Get used to more scary oil-market volatility in 2019. This is the message coming from leading industry strategists and forecasters after a bruising end to the year when Brent crude dipped below US$50 per barrel.
Although the benchmark has recovered a little in recent days, forecasters are concerned about the prospects of a sustained rebound. Unpredictable geopolitical upheavals like Brexit and President Donald Trump’s trade wars are expected to weigh more heavily on sentiment than the fundamentals of supply and demand.
“One of the key lessons learnt in 2018, painfully by some, is that market sentiment can shift violently without much change in fundamentals, requiring a steady, holistic perspective,” said Chris Midgley, global head of analytics at S&P Global Platts. “It is clear that this volatility will remain a feature across the energy markets in 2019.”
Global demand is becoming harder to predict. The world consumed on average a record 100 million barrels per day of crude in 2018 but the positive outlook is being clouded by weaker economic growth.
The Paris-based International Energy Agency (IEA), in its final market report of the year, kept its demand growth figure unchanged at 1.4 million barrels per day, blaming a weakening economy for offsetting the otherwise positive environment for oil consumption caused by weaker prices.
Meanwhile, stockpiles of unwanted crude continue to build up in tanks around the world. Inventories in OECD industrialized economies continued to build in October for a fourth consecutive month, by 5.7 million barrels, to an ocean of almost 2.9 billion barrels, according to the IEA. The build sent stockpiles above their five-year average for the first time since March.
“Fundamentals in the oil market look bleak, with slowing economic growth and weaker-than-expected demand pushing the market firmly into bear territory,” said Ashley Kelty, oil and gas research analyst at Cantor Fitzgerald Europe.
On the supply side, there is also little cause for certainty. Forced on the defensive, OPEC and its allies, led by Russia, had to cut output by a combined 1.2 million barrels per day starting in January. However, delivering on their pledges will be hard to achieve given the tough economic conditions many members now face.
Saudi Arabia — the world’s largest exporter — requires prices to trade significantly above US$80 per barrel to balance its bloated state budget. The kingdom remains locked in a bitter cycle of depending on oil rents despite repeated efforts to diversify its one-dimensional economic model. OPEC’s discipline also depends on the continued co-operation of Russia.
The Kremlin has cautioned against the alliance — which controls 40 per cent of the world’s supplies — making any hasty decisions in response to crude’s rout. However, after years of falling back on their foreign currency reserves to support their economies, few producers in the Gulf region have much financial room to manoeuvre.
Complicating their task further are U.S. producers whose success has undermined the cartel’s power in oil markets. U.S. crude production is forecast to bust through 12 million barrels per day in 2019, despite lower prices forcing some operators to cut capital expenditure budgets and rig counts beginning to ease.

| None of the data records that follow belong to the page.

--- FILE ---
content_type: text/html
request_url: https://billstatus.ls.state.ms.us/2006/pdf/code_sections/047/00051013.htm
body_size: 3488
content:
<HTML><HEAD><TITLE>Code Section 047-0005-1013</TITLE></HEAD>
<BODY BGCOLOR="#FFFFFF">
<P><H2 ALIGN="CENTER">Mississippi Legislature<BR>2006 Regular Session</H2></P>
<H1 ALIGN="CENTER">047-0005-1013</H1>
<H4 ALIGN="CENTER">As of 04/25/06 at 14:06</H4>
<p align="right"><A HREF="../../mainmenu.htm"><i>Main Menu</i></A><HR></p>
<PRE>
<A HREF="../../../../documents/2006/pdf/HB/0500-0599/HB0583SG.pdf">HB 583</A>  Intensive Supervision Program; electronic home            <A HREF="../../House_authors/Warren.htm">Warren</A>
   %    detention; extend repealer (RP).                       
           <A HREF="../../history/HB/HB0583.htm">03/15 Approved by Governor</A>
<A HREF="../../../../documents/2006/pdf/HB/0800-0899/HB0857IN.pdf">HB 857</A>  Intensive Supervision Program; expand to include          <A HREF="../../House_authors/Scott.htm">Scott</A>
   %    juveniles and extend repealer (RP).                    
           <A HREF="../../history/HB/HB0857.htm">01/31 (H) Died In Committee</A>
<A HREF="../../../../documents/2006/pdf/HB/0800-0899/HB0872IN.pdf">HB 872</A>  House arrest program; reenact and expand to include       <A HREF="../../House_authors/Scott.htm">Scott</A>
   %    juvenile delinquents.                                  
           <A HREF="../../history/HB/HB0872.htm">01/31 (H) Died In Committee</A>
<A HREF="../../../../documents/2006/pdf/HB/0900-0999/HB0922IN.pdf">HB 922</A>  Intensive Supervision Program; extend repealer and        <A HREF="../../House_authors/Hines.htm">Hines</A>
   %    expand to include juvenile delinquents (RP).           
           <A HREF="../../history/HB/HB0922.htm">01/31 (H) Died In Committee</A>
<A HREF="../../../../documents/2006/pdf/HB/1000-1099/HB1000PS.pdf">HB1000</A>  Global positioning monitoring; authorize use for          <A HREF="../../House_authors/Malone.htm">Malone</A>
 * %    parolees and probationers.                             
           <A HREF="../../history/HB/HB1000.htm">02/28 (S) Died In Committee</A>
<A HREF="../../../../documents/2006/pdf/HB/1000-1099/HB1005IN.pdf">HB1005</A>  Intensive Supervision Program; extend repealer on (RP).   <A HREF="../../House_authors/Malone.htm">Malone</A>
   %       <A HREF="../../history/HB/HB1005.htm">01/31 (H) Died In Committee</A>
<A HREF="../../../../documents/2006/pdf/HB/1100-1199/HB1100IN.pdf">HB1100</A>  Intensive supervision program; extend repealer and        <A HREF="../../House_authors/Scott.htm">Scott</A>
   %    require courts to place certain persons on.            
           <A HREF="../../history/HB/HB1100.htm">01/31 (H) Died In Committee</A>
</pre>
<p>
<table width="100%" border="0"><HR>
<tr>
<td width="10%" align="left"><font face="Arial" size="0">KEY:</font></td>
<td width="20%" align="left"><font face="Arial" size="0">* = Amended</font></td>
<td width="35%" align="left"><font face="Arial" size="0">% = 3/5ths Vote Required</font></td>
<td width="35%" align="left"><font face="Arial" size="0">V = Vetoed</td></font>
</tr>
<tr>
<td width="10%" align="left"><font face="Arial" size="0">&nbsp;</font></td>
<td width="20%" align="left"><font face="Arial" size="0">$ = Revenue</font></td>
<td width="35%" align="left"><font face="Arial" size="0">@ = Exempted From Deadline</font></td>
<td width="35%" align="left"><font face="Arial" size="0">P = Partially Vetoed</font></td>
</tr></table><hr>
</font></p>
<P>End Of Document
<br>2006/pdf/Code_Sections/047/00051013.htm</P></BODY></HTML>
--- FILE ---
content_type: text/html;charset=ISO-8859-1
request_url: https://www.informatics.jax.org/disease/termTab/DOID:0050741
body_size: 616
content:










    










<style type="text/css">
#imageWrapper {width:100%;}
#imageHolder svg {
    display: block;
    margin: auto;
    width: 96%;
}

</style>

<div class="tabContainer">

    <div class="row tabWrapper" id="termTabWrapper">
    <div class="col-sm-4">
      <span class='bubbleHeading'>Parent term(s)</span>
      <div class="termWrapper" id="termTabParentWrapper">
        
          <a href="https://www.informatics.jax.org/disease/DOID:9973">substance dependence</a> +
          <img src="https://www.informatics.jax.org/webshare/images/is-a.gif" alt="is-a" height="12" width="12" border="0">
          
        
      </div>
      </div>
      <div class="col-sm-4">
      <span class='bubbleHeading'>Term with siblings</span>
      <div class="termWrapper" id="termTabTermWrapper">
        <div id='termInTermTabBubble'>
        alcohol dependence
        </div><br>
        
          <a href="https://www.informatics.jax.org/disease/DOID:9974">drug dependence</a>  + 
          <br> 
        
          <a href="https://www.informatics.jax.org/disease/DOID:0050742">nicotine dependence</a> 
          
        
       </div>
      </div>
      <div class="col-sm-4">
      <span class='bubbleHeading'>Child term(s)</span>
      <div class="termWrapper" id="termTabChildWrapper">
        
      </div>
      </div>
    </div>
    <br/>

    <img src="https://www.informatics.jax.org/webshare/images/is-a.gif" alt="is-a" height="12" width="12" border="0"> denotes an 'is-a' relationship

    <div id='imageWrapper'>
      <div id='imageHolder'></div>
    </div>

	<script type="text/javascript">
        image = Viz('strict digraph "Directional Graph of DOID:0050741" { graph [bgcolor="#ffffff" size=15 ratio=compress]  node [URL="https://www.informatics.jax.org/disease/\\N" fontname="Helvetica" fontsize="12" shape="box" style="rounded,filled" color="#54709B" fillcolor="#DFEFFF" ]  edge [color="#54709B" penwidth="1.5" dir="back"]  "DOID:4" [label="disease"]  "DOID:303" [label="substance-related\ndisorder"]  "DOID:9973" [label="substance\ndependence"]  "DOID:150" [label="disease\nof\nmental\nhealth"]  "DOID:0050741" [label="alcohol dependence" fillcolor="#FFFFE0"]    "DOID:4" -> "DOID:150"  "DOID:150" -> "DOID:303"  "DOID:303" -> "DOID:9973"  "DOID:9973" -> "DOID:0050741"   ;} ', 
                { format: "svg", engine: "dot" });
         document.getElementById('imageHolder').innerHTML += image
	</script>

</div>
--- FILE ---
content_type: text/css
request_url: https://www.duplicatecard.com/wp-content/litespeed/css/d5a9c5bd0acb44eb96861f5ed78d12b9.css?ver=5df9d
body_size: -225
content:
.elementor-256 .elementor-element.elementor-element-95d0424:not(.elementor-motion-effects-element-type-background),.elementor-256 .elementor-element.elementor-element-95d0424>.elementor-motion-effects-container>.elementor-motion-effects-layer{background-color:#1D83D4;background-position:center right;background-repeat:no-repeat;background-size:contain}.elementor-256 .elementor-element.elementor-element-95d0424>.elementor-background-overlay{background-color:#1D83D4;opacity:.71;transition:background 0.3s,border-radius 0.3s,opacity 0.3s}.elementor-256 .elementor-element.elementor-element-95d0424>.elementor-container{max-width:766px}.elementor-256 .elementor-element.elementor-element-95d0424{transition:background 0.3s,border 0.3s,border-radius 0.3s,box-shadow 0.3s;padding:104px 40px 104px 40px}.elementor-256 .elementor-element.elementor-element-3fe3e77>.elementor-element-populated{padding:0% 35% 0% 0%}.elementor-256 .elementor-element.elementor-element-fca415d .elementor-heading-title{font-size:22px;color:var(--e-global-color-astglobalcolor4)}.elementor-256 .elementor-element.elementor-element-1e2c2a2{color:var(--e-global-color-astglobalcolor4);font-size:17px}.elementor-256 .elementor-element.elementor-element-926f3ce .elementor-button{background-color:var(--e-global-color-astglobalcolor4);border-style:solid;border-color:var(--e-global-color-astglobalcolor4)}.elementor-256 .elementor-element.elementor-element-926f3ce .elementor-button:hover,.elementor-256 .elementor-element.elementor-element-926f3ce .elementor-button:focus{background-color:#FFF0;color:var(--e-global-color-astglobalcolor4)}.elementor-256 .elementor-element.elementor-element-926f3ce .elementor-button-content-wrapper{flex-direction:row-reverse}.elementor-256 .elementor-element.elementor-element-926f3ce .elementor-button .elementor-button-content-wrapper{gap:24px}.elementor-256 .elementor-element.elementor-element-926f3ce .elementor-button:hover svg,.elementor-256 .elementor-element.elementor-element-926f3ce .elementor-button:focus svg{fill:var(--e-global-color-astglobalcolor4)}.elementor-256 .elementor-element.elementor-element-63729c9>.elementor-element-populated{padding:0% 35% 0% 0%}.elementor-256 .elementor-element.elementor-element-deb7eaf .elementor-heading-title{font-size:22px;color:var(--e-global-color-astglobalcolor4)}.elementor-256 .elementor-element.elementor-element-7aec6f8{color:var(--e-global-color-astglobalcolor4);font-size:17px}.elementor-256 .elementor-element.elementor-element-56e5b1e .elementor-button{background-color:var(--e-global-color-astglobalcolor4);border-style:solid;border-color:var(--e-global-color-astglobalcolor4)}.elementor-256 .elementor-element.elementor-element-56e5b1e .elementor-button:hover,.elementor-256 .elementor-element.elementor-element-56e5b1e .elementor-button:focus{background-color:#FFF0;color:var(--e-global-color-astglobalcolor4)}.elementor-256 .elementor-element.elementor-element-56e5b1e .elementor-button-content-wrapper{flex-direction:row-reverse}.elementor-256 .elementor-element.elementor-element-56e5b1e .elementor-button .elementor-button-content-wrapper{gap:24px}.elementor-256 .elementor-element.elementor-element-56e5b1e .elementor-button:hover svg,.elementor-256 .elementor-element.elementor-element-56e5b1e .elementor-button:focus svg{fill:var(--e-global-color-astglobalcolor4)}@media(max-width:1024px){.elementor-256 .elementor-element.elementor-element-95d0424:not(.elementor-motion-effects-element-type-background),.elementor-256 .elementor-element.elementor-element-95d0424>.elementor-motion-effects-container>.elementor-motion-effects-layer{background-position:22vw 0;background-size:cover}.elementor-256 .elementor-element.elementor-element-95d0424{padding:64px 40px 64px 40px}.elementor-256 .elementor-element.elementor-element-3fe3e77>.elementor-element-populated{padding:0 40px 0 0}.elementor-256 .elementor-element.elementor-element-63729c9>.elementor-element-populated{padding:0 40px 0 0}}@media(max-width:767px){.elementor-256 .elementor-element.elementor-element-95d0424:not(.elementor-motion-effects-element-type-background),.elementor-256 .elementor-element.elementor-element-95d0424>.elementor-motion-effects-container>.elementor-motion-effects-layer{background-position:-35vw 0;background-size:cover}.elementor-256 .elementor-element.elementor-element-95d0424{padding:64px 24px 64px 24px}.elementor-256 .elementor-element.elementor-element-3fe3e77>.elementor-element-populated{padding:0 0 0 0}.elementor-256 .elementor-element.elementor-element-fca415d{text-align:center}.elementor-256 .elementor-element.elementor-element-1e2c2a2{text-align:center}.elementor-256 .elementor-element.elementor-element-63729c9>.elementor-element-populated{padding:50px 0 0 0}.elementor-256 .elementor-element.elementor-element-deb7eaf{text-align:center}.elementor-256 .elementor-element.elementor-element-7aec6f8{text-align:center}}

The number of active permits to drill — which indicates the strength of future activity — ended the year at their highest level since 2013. The big question is how long can U.S. output continue to grow and remain economic for operators?
OPEC tried to answer the question in 2014 when, led by Riyadh, it launched a poorly executed price war to slow its booming North American rivals. But the tactic failed spectacularly.
It is clear that this volatility will remain a feature across the energy markets in 2019.Chris Midgley, S&P Global Platts
Nevertheless, some analysts have started to question the resilience of U.S. producers — many laden with debt and facing rising operating costs — to continue competing and growing at current price levels.
“If prices remain at these levels for a sustained period, North American producers are likely to begin curbing investment and production growth,” wrote Giovanni Staunovo, oil analyst at investment bank UBS. “That said, the Saudis, the backbone of OPEC+, are already leading by example and have already scaled back their exports this month.
“We expect improving oil inventory dynamics — primarily in the U.S. — to support oil prices over the coming months.”
Disruptions to supply are more likely to come from more exotic locations. Venezuela’s oil industry is on its knees and the country’s oil minister Manuel Quevedo — a former brigadier general — will take over OPEC’s rotating presidency in 2019.
The South American producer pumped 1.17 million barrels per day in November, according to the latest Platts OPEC production survey, down 630,000 barrels per day year-on-year.
Elsewhere, the political situation in Libya remains combustible with the threats to its oil infrastructure from rogue militias an ongoing occurrence.
Of course, less oil from either Venezuela or Libya flowing on to markets could be a short-term blessing for prices — but it also could be a sign that more frightening volatility is ahead.
— Andy Critchlow is the head of energy news at S&P Global Platts.